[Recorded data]
◆ ◆ ◆ ◆ ◆

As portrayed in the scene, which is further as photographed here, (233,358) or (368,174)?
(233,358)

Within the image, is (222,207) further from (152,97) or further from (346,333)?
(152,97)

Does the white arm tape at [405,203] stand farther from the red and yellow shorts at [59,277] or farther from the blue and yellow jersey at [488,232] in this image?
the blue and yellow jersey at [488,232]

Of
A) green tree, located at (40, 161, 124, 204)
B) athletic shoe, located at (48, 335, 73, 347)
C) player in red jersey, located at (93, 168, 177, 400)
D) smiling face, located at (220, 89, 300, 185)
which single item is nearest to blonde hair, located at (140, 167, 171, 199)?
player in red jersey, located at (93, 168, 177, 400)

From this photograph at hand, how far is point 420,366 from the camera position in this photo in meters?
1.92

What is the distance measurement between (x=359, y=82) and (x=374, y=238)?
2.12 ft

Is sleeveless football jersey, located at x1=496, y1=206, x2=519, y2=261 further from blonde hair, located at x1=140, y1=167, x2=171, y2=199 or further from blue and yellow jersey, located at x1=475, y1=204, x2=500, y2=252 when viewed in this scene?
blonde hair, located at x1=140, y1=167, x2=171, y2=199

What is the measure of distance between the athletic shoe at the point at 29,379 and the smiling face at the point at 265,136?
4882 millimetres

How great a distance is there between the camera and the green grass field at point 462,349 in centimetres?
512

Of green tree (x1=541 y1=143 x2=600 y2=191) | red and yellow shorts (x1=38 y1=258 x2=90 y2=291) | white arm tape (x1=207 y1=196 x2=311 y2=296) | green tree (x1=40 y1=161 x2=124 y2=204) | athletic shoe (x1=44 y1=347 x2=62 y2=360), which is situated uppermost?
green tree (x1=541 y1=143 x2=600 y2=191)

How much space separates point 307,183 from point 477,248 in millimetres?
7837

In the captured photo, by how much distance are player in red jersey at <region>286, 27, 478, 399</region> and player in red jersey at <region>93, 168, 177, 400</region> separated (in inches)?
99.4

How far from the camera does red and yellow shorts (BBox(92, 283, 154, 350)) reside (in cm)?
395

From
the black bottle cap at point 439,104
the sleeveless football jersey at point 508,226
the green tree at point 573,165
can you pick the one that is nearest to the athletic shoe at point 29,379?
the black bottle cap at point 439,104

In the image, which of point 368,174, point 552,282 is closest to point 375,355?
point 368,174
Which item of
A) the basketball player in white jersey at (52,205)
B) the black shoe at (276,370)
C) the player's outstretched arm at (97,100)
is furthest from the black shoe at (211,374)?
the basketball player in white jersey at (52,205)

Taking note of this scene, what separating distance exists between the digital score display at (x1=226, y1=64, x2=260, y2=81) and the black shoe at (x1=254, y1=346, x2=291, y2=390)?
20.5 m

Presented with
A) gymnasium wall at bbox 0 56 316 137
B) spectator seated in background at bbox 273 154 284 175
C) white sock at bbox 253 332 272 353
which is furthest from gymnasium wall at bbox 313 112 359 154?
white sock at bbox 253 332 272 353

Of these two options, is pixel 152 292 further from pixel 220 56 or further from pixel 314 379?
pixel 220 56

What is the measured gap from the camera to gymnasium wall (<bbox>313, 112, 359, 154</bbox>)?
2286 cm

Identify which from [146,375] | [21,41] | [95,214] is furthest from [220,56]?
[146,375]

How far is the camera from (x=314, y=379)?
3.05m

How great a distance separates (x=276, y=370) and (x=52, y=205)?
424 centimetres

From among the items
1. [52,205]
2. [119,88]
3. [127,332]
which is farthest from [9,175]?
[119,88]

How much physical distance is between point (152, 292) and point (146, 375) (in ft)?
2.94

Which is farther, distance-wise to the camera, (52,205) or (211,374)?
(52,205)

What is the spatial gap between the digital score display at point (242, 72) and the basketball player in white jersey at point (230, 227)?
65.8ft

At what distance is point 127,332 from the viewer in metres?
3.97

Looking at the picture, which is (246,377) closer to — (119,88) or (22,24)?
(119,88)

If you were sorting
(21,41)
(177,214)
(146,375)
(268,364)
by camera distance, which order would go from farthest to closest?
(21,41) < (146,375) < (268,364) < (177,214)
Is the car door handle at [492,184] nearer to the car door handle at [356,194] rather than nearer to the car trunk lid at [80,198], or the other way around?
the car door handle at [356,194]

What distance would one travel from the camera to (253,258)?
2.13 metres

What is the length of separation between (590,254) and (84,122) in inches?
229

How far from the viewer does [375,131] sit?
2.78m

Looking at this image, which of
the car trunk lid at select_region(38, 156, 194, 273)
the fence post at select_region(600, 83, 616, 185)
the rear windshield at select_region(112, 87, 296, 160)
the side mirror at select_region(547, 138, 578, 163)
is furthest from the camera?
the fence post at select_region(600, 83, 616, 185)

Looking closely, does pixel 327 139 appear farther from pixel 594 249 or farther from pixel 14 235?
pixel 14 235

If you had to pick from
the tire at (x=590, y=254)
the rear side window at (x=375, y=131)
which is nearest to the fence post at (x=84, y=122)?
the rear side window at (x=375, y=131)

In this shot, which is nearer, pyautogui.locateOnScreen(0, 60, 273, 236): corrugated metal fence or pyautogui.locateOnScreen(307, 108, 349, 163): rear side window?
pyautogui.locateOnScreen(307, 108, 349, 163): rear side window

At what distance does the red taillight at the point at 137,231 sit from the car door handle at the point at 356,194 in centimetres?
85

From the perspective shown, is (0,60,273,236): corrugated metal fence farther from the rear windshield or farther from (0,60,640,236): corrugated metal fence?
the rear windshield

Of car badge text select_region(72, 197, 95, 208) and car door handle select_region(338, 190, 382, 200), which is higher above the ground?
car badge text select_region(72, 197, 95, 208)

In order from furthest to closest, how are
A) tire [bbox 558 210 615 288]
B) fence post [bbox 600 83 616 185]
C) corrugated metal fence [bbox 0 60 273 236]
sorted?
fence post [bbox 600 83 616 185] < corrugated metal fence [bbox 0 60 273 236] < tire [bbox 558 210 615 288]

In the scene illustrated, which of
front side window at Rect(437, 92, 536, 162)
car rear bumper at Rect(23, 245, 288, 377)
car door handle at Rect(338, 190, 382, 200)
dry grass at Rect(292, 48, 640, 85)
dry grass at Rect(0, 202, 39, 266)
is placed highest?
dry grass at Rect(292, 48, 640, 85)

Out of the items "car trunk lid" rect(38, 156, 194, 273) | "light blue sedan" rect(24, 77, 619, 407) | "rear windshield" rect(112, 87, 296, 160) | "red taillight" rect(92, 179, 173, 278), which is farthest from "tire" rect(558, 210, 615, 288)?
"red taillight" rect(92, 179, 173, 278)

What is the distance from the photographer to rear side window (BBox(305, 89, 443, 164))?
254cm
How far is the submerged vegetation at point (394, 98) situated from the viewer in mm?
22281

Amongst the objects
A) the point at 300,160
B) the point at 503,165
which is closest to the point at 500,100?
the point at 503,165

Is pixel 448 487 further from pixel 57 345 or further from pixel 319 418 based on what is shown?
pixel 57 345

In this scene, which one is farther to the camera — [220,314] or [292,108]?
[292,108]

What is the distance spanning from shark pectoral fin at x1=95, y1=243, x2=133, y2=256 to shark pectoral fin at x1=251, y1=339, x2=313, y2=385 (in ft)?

◆ ◆ ◆ ◆ ◆

To be done: Retype the material in full, character for character.

Complete answer:
As portrayed in the scene, which is further as photographed here, (233,358) or (368,174)?
(233,358)

Within the image, is (222,207) further from (152,97) or further from (346,333)?
(152,97)

Does the white arm tape at [405,203] stand farther from the red and yellow shorts at [59,277] or farther from the blue and yellow jersey at [488,232] in this image?
the blue and yellow jersey at [488,232]

Of
A) green tree, located at (40, 161, 124, 204)
B) athletic shoe, located at (48, 335, 73, 347)
C) player in red jersey, located at (93, 168, 177, 400)
D) smiling face, located at (220, 89, 300, 185)
which single item is nearest to blonde hair, located at (140, 167, 171, 199)?
player in red jersey, located at (93, 168, 177, 400)

From this photograph at hand, how far is point 420,366 from the camera position in this photo in meters?
1.92

What is the distance measurement between (x=359, y=82) and (x=374, y=238)?
2.12 ft

Is sleeveless football jersey, located at x1=496, y1=206, x2=519, y2=261 further from blonde hair, located at x1=140, y1=167, x2=171, y2=199 or further from blue and yellow jersey, located at x1=475, y1=204, x2=500, y2=252 when viewed in this scene?
blonde hair, located at x1=140, y1=167, x2=171, y2=199

What is the measure of distance between the athletic shoe at the point at 29,379 and the smiling face at the point at 265,136?
4882 millimetres

How great a distance is there between the camera and the green grass field at point 462,349 in centimetres?
512

Of green tree (x1=541 y1=143 x2=600 y2=191) | red and yellow shorts (x1=38 y1=258 x2=90 y2=291) | white arm tape (x1=207 y1=196 x2=311 y2=296) | green tree (x1=40 y1=161 x2=124 y2=204) | athletic shoe (x1=44 y1=347 x2=62 y2=360), which is situated uppermost?
green tree (x1=541 y1=143 x2=600 y2=191)

How much space separates point 307,183 from point 477,248 in millimetres?
7837

In the captured photo, by how much distance are player in red jersey at <region>286, 27, 478, 399</region> and player in red jersey at <region>93, 168, 177, 400</region> separated (in inches)?
99.4

How far from the camera does red and yellow shorts (BBox(92, 283, 154, 350)) reside (in cm)?
395

From
the black bottle cap at point 439,104
the sleeveless football jersey at point 508,226
the green tree at point 573,165
can you pick the one that is nearest to the athletic shoe at point 29,379?
the black bottle cap at point 439,104

In the image, which of point 368,174, point 552,282 is closest to point 375,355?
point 368,174
Which item of
A) the basketball player in white jersey at (52,205)
B) the black shoe at (276,370)
C) the player's outstretched arm at (97,100)
is furthest from the black shoe at (211,374)?
the basketball player in white jersey at (52,205)

Taking note of this scene, what separating distance exists between the digital score display at (x1=226, y1=64, x2=260, y2=81) and the black shoe at (x1=254, y1=346, x2=291, y2=390)?
20.5 m

Presented with
A) gymnasium wall at bbox 0 56 316 137
B) spectator seated in background at bbox 273 154 284 175
C) white sock at bbox 253 332 272 353
which is furthest from gymnasium wall at bbox 313 112 359 154?
white sock at bbox 253 332 272 353

Of these two options, is pixel 152 292 further from pixel 220 56 or further from pixel 314 379?
pixel 220 56

What is the measured gap from the camera to gymnasium wall (<bbox>313, 112, 359, 154</bbox>)?
2286 cm

Identify which from [146,375] | [21,41] | [95,214] is furthest from [220,56]?
[146,375]

How far is the camera from (x=314, y=379)?
3.05m

How great a distance separates (x=276, y=370) and (x=52, y=205)?
424 centimetres

From among the items
1. [52,205]
2. [119,88]
3. [127,332]
which is farthest from [9,175]?
[119,88]

How much physical distance is between point (152, 292) and point (146, 375) (in ft)?
2.94

Which is farther, distance-wise to the camera, (52,205) or (211,374)?
(52,205)

What is the spatial gap between the digital score display at point (242, 72) and the basketball player in white jersey at point (230, 227)?
65.8ft

At what distance is point 127,332 from the viewer in metres?
3.97

Looking at the picture, which is (246,377) closer to — (119,88) or (22,24)?
(119,88)

If you were sorting
(21,41)
(177,214)
(146,375)
(268,364)
by camera distance, which order would go from farthest to closest?
(21,41) < (146,375) < (268,364) < (177,214)
Is the car door handle at [492,184] nearer to the car door handle at [356,194] rather than nearer to the car trunk lid at [80,198], or the other way around?
the car door handle at [356,194]

What distance would one travel from the camera to (253,258)?
2.13 metres

What is the length of separation between (590,254) and (84,122) in inches?
229

How far from the viewer does [375,131] sit?
2.78m

Looking at this image, which of
the car trunk lid at select_region(38, 156, 194, 273)
the fence post at select_region(600, 83, 616, 185)
the rear windshield at select_region(112, 87, 296, 160)
the side mirror at select_region(547, 138, 578, 163)
is furthest from the camera?
the fence post at select_region(600, 83, 616, 185)

Looking closely, does pixel 327 139 appear farther from pixel 594 249 or farther from pixel 14 235?
pixel 14 235

If you had to pick from
the tire at (x=590, y=254)
the rear side window at (x=375, y=131)
which is nearest to the fence post at (x=84, y=122)?
the rear side window at (x=375, y=131)

In this shot, which is nearer, pyautogui.locateOnScreen(0, 60, 273, 236): corrugated metal fence or pyautogui.locateOnScreen(307, 108, 349, 163): rear side window?
pyautogui.locateOnScreen(307, 108, 349, 163): rear side window

At what distance does the red taillight at the point at 137,231 sit from the car door handle at the point at 356,194 in centimetres?
85

From the perspective shown, is (0,60,273,236): corrugated metal fence farther from the rear windshield or farther from (0,60,640,236): corrugated metal fence?
the rear windshield

Of car badge text select_region(72, 197, 95, 208) and car door handle select_region(338, 190, 382, 200), which is higher above the ground?
car badge text select_region(72, 197, 95, 208)

In order from furthest to closest, how are
A) tire [bbox 558 210 615 288]
B) fence post [bbox 600 83 616 185]
C) corrugated metal fence [bbox 0 60 273 236]
sorted?
fence post [bbox 600 83 616 185] < corrugated metal fence [bbox 0 60 273 236] < tire [bbox 558 210 615 288]

In the scene illustrated, which of
front side window at Rect(437, 92, 536, 162)
car rear bumper at Rect(23, 245, 288, 377)
car door handle at Rect(338, 190, 382, 200)
dry grass at Rect(292, 48, 640, 85)
dry grass at Rect(0, 202, 39, 266)
is placed highest?
dry grass at Rect(292, 48, 640, 85)

Out of the items "car trunk lid" rect(38, 156, 194, 273) | "light blue sedan" rect(24, 77, 619, 407) | "rear windshield" rect(112, 87, 296, 160) | "red taillight" rect(92, 179, 173, 278), which is farthest from "tire" rect(558, 210, 615, 288)?
"red taillight" rect(92, 179, 173, 278)

What is the distance from the photographer to rear side window (BBox(305, 89, 443, 164))?
254cm
How far is the submerged vegetation at point (394, 98) situated from the viewer in mm?
22281

Amongst the objects
A) the point at 300,160
B) the point at 503,165
which is closest to the point at 500,100?
the point at 503,165

Is pixel 448 487 further from pixel 57 345 or further from pixel 319 418 based on what is shown?
pixel 57 345

In this scene, which one is farther to the camera — [220,314] or [292,108]?
[292,108]

What is the distance spanning from shark pectoral fin at x1=95, y1=243, x2=133, y2=256 to shark pectoral fin at x1=251, y1=339, x2=313, y2=385 (in ft)?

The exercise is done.